Why does the function parameter matter so much?


#1



https://www.codecademy.com/courses/python-beginner-nzzVa/2/4?curriculum_id=4f89dab3d788890003000096


If I use the code below (calling the parameter "lst"), I get this error message: "list_extender([1, 2, 3, 4]) returned [3, 5, 7, 9, 9] instead of [1, 2, 3, 4, 9]".

If I change the name of the parameter that list_extender takes to "1st" ("first", I misread the instructions on my first try), I get this error message: "File "python", line 3 def list_extender(1st): ^ SyntaxError: invalid syntax"

If I go with "def list_extender(n)" it says "Congratulations, you've finished this section!" - even though I'm certain that using 'n' as the parameter isn't following the instructions for the exercise.


Why does it matter what I call this parameter?
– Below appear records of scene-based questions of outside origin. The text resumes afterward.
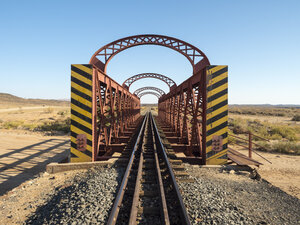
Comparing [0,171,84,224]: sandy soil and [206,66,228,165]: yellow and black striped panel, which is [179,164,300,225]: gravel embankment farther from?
[0,171,84,224]: sandy soil

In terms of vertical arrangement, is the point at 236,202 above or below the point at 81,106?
below

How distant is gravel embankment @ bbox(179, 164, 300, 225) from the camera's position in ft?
7.59

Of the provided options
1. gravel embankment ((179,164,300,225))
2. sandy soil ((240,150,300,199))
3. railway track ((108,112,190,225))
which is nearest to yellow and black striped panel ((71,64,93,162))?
railway track ((108,112,190,225))

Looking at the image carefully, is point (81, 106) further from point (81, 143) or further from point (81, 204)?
point (81, 204)

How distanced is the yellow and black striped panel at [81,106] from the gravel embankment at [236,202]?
2914mm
Am I correct in thinking that I don't actually have the exercise right when I use list_extender(n), even though Codecademy does pass that?


n = [3, 5, 7]
# Add your function here
def list_extender(lst):
    n.append(9)
    return n


print list_extender(n)


#2

the first character of a variable name can't be an integer

well, what you name your parameter, but look at this code:

n = [3, 5, 7]
# Add your function here
def list_extender(lst):
    n.append(9)
    return n


print list_extender(n)
print list_extender([1, 2, 3, 4])

the second function call doesn't print the correct output

so, it doesn't matter what you name the function parameter (as long as its a valid name) as long as you append to the function parameter, so your function works correctly for any list you pass as argument at function call

the argument at function call gets copied into the function parameter


#3

Oh! lst.append(9), then return lst? Cool: it works, and it makes sense, too! Thank you!


#4

Good to hear it all make sense, no more questions about parameters?